2. Imunofluorescência coloração para epitelial Transportadores em 3D Caco-2 Cells: Dia 1

  1. Aspirar o meio e fixar as células com 400 uL de 2% de paraformaldeído (PFA) (em PBS com o pH ajustado para 8,5 com NaOH) durante 30 min à TA.
    NOTA: solução PFA não devem ser armazenados durante mais de 1 semana a 4 ° C, e frescos solução pode ser utilizada. CUIDADO: PFA é altamente tóxico e potencialmente cancerígeno. Sempre lidar com isso com cuidado em uma capa química e uso de equipamentos de proteção individual.
  2. Lavar as cavidades duas vezes com PBS 1x e armazenar as lâminas a 4 ° C em PBS (400 ul /bem). Uma vez fixo, armazená-los a 4 ° C durante até uma semana.
  3. Aquecer as lâminas de câmara para RT (isso vai endurecer a cama mistura de proteína gelatinosa e torná-lo fácil para aspirar durante as etapas de lavagem).
  4. Permeabilizar as células com 0,5% de Triton em PBS durante não mais do que 15 min.
  5. Preparar tampão PBS-glicina (130 mM de NaCl, 7 mM de Na 2 HPO 4, 3,5 mM de NaH 2 PO 4, e 100 mM de glicina).

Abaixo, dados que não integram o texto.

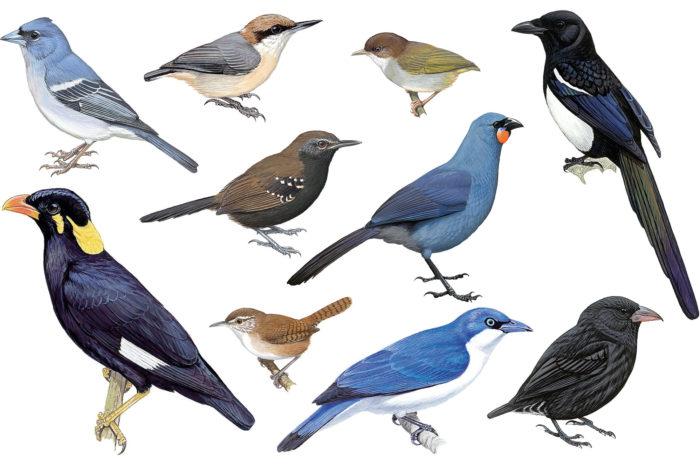 Nový rok, noví ptáci: 10 nově uznaných druhů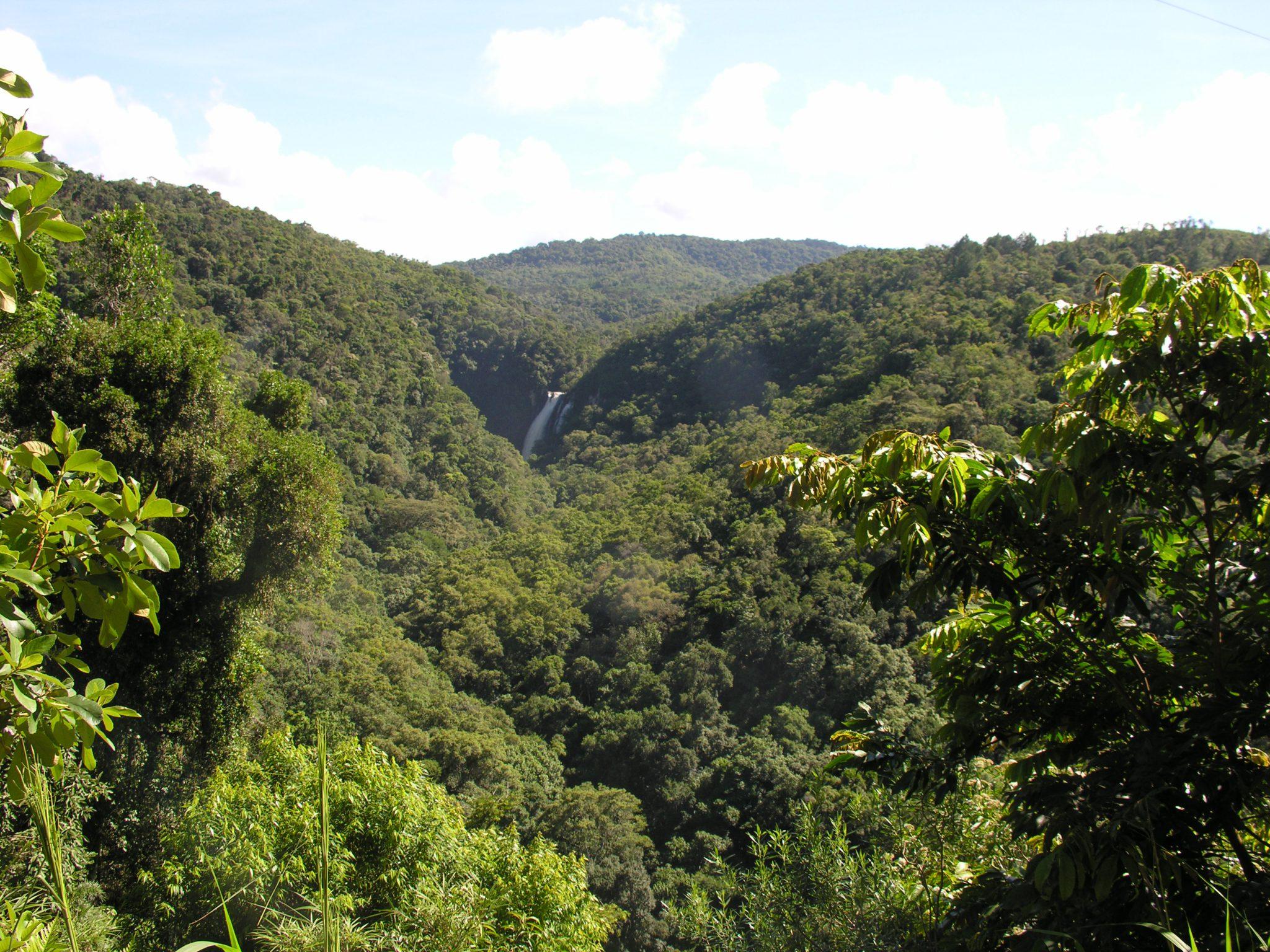 Floresta ombrofila densa 1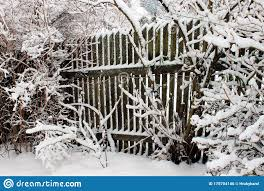 Snow Covered Wooden Fence In A Winter Garden Stock Photo Image Of Cloud Heavy 170704146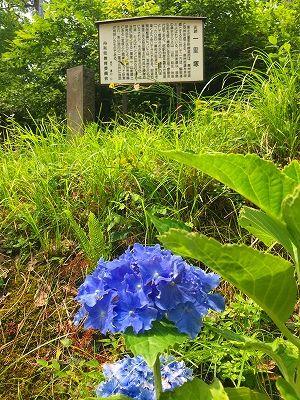 羽州街道一里塚跡に咲いた紫陽花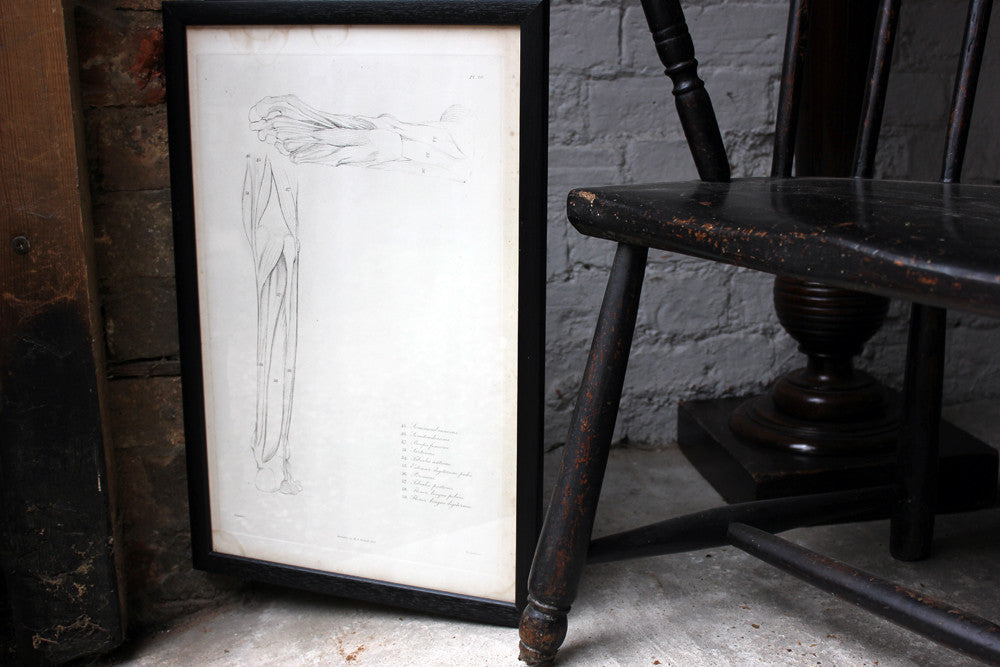Framed Plate No.20; Anatomical Studies of Bones & Muscles, for the use of Artists; Flaxman/Landseer c.1833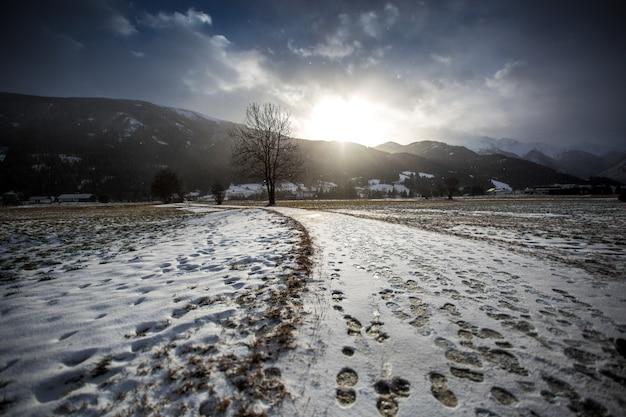 ハイランド アルプスの谷の雪に覆われた道の美しい風景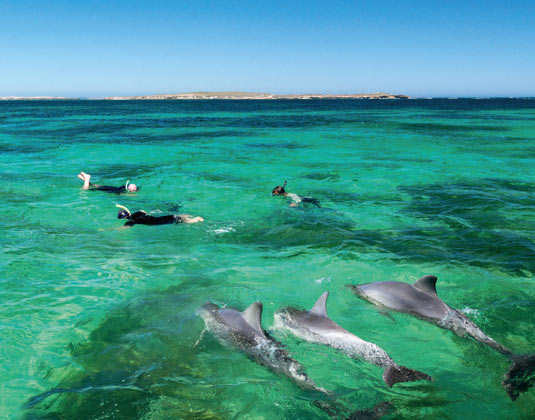 Swim-or-Cruise-with-Dolphin.jpg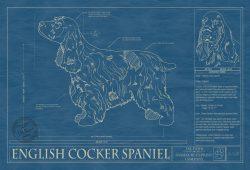 English Cocker Spaniel Dog Blueprint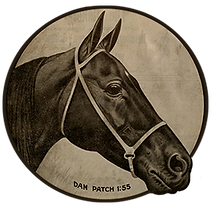 Dan Patch.png
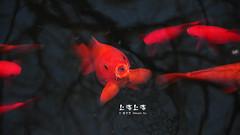 "DSC_9006 (Minions_) Tags: china asia shanghai prc 中国 上海 城市 夜景 cityview ""shanghai 亚洲 中国上海 魔都"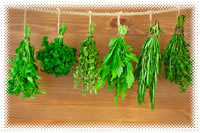 Herbs drying on string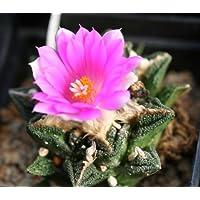 Ariocarpus fissuratus hintonii - 10 semi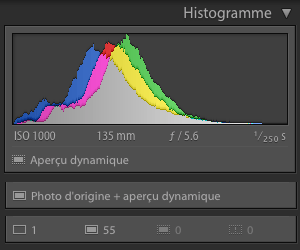 Lightroom-histogramme-apercus-dynamiques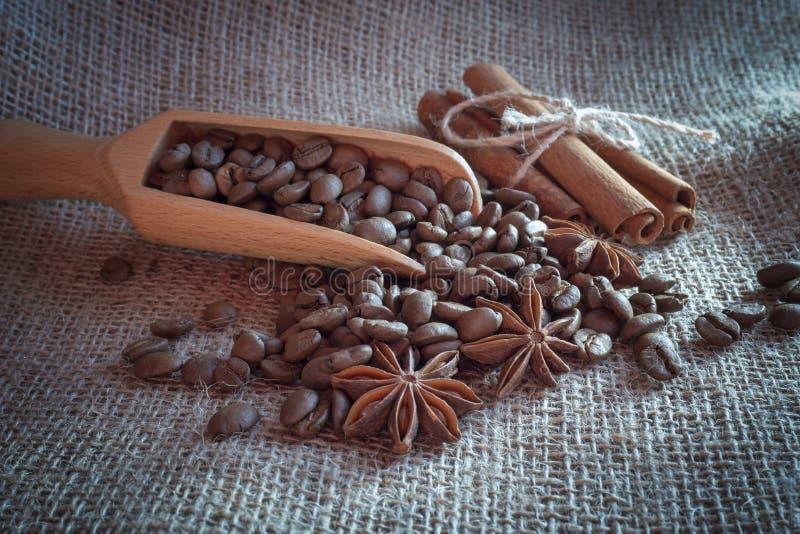 Chicchi, anice stellato e cannella arrostiti di caff? immagine stock libera da diritti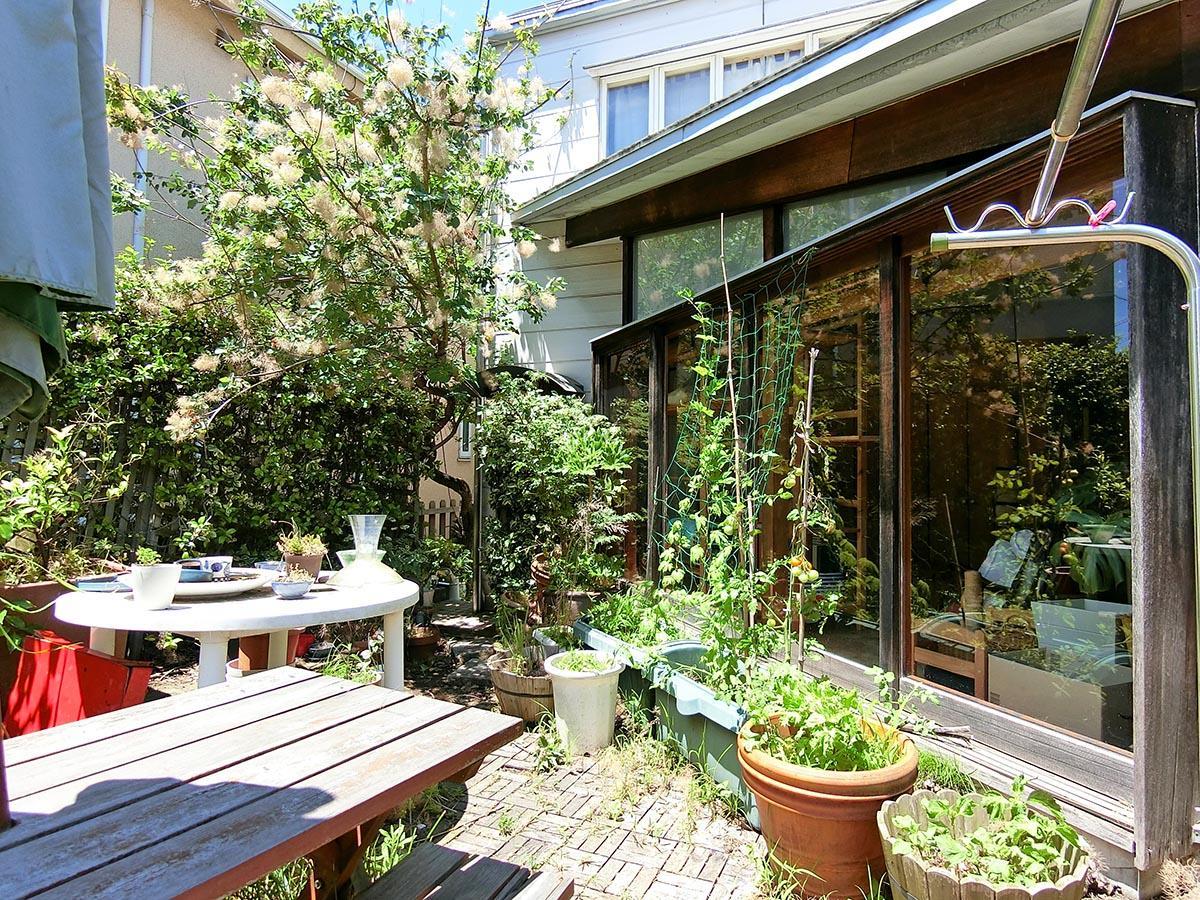 庭から広縁方向。窓を開け放ったら、気持ちよさそう!庭にはスモークツリーが植えられている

Lavar 3x com PBS 1x-glicina durante 10 minutos cada à temperatura ambiente.
  6. Preparar tampão de imunofluorescência (IF): 130 mM de NaCl, 7 mM de Na 2 HPO 4, 3,5 mM de NaH 2 PO 4, glicina 100 mM, NaN 7,7 3, 0,1% de BSA, 0,2% Triton X-100, e 0,05% de Tween-20 .
  7. Lavar 3x em tampão IF durante 10 minutos cada à temperatura ambiente. Bloco em 5% normal Goat Serum (NGS) em tampão IF. Incubar com anticorpo primário diluído em soro de cabra + 1% de SE, 200 uL / ​​poço, durante 1 - 2 h à TA. Lave com tampão IF 3x durante 10 minutos cada um.
  8. Incube com anti secundáriocorpo (1: 200) diluída em SE + 1% de NGS, 200 uL / ​​poço, durante 1 h, à RT.
  9. Lave com tampão IF três vezes durante 10 minutos cada. Mantenha os slides no escuro a partir deste passo. Levante as câmaras de plástico dos lâminas de vidro, colocando o slide câmara em um suporte preto e deslizando um levantador branca através do suporte até que seus contatos de borda a borda dos poços. Gentilmente puxar para cima as câmaras (o titular eo levantador deve vir com os slides de cultura).
  10. Montagem com meio anti-fade lento e deixe-a secar por 10 minutos em temperatura ambiente.
  11. Uma vez completamente seco, selar as lâminas com unha polonês e imagem-los com a microscopia confocal. Armazenar as lâminas a 4 ° C durante duas semanas ou a -20 ° C durante vários meses.

3. RNA e extração de proteínas de 3D Caco-2 células

  1. Tratar as células cultivadas na mistura gelatinosa proteína de 12 - 14 d, com um agente de teste, tais como TGF- β1 (10 ng / mL, 1 h).
  2. Após o tratamento, lavar as células com umax PBS. Manter as células em gelo durante 30 min para se liquefazer a mistura de proteína gelatinosa.
  3. Lavar os poços com PBS gelada e recolher as células em tubos de centrífuga individuais. Recolher as células através de centrifugação a baixa velocidade a 500 xg e 4 ° C durante 10 min. Extrai-se a ARN utilizando procedimentos padrão e utilizar em tempo real de RT-PCR.
  4. Para a extracção de proteínas, a lise das células utilizando tampão de lise celular 1x suplementado com inibidor de protease 1x cocktail. Após a adição de tampão de lise de células para o sedimento, a lise das células por ultra-sons e remover os restos celulares por centrifugação a 7500 xg e 4 ° C durante 10 min.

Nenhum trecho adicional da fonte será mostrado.